We've been to the Maya Quirigua Ruins. Restoration was conducted by the University of Pennsylvania in the 1930’s. Thatched roof structures have been made to try and protect the stelaes from further deterioration.
In the Gran Plaza Maya this minor site has eleven stelae—fabulous stone carvings in sandstone.
And 300 morphs-sculptures depicting animals.
These stelae and morphs explain much of the history of the maya people. Dating back to AD737 the Maya leader Cauac Sky (Two legged sky) captured and sacrificed Copan’s ruler- Eighteen Rabbit.

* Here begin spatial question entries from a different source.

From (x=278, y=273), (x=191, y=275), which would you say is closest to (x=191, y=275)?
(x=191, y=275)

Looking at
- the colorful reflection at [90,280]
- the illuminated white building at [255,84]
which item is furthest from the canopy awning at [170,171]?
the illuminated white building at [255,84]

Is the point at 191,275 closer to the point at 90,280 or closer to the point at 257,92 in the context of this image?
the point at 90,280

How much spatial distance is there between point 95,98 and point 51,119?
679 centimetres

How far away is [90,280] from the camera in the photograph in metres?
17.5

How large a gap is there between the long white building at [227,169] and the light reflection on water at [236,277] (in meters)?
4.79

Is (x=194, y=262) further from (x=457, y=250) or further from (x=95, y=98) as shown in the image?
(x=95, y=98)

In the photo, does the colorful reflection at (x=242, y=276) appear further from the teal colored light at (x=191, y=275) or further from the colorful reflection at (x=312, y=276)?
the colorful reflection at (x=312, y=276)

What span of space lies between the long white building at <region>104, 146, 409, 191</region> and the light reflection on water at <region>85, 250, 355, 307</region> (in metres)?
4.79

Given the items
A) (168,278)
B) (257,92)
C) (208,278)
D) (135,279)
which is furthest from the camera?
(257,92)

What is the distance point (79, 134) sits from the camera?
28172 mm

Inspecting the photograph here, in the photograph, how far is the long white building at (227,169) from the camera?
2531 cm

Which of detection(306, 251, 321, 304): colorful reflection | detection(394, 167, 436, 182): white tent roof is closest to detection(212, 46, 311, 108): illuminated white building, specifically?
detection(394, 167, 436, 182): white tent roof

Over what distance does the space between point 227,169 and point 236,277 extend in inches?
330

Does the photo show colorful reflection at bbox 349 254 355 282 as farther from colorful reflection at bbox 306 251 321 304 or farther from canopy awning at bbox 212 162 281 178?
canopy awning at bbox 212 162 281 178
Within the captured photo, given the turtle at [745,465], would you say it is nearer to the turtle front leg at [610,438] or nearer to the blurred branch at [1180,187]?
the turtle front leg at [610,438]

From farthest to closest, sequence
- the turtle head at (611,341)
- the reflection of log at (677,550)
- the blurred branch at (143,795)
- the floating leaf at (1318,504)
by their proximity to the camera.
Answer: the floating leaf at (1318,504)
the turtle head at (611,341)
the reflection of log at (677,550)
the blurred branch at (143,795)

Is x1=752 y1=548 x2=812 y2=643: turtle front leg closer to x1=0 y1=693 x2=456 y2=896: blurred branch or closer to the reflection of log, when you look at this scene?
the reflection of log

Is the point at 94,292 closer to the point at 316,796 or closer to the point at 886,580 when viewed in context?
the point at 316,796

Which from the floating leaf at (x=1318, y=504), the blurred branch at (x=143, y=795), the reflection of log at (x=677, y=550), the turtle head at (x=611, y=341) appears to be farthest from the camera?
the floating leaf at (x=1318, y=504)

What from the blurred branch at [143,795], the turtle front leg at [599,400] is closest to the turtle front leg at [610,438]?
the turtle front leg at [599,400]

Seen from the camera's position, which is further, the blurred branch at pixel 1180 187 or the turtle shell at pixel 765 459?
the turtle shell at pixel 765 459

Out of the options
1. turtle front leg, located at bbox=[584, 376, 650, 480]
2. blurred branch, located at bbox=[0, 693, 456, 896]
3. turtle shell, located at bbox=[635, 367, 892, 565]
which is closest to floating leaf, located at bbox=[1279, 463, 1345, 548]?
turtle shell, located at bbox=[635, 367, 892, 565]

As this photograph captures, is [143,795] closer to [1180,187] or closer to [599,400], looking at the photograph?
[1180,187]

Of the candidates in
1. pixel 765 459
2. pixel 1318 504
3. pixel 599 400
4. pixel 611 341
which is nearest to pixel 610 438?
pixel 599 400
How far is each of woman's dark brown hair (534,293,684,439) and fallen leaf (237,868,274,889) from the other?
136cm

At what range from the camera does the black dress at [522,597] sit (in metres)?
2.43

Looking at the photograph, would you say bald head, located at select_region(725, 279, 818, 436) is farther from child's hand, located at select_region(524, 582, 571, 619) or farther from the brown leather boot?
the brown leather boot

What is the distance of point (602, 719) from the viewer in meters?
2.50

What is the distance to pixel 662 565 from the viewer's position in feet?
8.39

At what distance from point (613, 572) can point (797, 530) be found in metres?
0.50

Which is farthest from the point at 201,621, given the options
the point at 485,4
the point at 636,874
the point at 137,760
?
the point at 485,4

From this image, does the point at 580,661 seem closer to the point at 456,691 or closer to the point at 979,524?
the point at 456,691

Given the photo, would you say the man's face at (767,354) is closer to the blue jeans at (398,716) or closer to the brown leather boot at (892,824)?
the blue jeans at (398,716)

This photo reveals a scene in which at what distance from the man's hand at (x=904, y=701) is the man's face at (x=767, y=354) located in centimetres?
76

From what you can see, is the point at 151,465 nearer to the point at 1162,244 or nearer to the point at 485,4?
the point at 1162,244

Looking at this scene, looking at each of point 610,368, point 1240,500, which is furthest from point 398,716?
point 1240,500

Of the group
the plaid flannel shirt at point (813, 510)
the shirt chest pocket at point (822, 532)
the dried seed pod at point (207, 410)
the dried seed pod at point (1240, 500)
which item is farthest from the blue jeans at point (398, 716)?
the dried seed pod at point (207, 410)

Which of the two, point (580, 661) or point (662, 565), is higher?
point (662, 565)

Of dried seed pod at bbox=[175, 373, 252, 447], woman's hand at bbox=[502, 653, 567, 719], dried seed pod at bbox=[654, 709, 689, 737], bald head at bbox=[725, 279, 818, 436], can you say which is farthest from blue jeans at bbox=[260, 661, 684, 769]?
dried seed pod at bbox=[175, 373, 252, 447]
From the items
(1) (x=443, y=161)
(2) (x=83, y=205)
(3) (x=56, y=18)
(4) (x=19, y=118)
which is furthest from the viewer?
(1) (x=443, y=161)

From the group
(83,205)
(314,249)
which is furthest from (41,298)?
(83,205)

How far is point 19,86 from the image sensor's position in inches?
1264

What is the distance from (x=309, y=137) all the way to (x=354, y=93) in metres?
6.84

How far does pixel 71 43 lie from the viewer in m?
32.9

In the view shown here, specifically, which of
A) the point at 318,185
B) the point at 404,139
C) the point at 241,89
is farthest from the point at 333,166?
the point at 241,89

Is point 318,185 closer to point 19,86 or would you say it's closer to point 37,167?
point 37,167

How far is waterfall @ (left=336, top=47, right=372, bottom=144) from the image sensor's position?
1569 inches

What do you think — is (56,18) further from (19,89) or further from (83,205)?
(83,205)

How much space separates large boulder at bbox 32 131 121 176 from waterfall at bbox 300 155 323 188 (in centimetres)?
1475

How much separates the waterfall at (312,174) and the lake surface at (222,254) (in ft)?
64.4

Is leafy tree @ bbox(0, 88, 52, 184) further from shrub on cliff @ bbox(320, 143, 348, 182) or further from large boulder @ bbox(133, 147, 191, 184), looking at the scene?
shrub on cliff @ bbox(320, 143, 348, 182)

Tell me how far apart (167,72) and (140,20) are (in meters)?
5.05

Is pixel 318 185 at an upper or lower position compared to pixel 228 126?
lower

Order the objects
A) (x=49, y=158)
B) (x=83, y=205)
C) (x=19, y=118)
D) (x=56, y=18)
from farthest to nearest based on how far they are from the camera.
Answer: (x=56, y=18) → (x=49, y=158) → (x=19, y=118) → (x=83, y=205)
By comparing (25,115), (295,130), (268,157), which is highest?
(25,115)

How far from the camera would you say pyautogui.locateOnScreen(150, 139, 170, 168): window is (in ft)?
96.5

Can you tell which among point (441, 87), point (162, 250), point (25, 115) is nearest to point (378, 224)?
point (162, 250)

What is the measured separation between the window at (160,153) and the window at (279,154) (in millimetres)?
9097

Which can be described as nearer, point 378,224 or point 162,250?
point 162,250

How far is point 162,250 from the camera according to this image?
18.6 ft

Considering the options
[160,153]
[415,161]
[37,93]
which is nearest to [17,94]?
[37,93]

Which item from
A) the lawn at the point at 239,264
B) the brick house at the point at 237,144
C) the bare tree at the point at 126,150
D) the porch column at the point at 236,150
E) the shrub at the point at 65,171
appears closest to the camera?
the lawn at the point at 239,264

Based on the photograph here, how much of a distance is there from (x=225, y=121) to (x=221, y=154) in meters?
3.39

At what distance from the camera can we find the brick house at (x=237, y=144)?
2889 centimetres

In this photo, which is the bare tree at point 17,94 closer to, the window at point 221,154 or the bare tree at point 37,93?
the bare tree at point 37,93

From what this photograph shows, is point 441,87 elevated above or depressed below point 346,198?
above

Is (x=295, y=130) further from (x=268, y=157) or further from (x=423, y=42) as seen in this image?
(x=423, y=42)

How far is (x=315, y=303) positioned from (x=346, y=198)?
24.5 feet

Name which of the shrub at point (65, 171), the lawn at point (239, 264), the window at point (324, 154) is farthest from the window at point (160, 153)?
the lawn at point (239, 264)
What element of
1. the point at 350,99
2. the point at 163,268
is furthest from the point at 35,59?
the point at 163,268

To celebrate his success he rebuilt and expanded Quirigua , commissioning the carving of the largest stelae, this 25 foot tall stelae which depicts Cauac Sky himself.
A small acropolis to the south---this was used by the rulers as residences.
What we saw here was the project from the last ruler of Quirigua- Jade Heaven who ruled between 800-810AD.
Michelle, Marco and myself.
These stelae were carved back in 653AD with the help of Copans artisans---using beds of brown sandstone brought in from the Rio Motagua. The sandstone was soft when first cut allowing the artisans to create these very detailed carvings, which told a story. Over time the sandstone hardened.
Rio Motagua historically was a crucial trade route as this area held the largest jade deposits in the entire Maya region.
I had no idea there are so many colours of jade.